> _Ziel der Aufgabe_
Nennen Sie alle Stellen, an denen die Entdeckung eines neuen Stils laut dem Auszug über den neuen Stil der Mission nicht geschieht.

> _Ausgewählter Auszug_
┏━━
Die Umstellung auf einen anderen Stil ist schwierig. Und zuerst gibt es einmal Widerstand, Einwände, Punkteabzug. Das Durchhalten in dieser Phase ist nicht leicht. Dazu kommt, dass die Entdeckung eines neuen Stils nicht auf dem Reißbrett geschieht, nicht in professionellen Büros, nicht in der Theorie. Manchmal muss es einfach geschehen, vielleicht überraschend. Es braucht Experimente, und Menschen, die ganz dafür brennen. Ein neuer Stil kann nicht verordnet werden. Er wird sich durchsetzen. Beispiel macht Schule. Ich denke, dass uns Papst Franziskus einen neuen Stil der Mission vor Augen führt, einen neuen Weg für die Kirche in die Zukunft. Petrus Canisius, ein Zeuge des Evangeliums und der inneren Kraft der Kirche. Ein Zeuge, der sich aufgemacht hat, mit einem neuen Stil die Menschen seiner Zeit zu erreichen. Ich möchte euch und auch mich ermutigen, in die Schuhe unseres Diözesanpatrons zu steigen und mit Kraft und Freude den Weg in die Zukunft zu gehen. Brechen wir auf!
┗━━
> _Gegebene Informationen_
┏━━
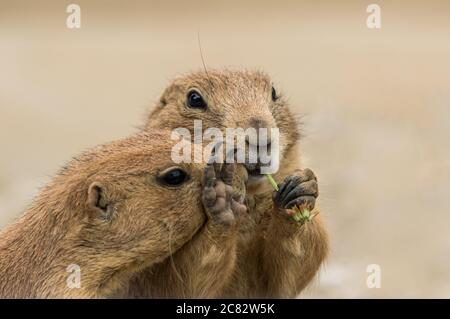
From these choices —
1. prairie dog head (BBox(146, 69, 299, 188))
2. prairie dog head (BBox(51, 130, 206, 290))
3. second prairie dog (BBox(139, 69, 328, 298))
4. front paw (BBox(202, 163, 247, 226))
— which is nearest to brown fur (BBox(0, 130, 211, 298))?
prairie dog head (BBox(51, 130, 206, 290))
┗━━
> _Vollständige Lösung_
auf dem Reißbrett, in professionellen Büros, in der Theorie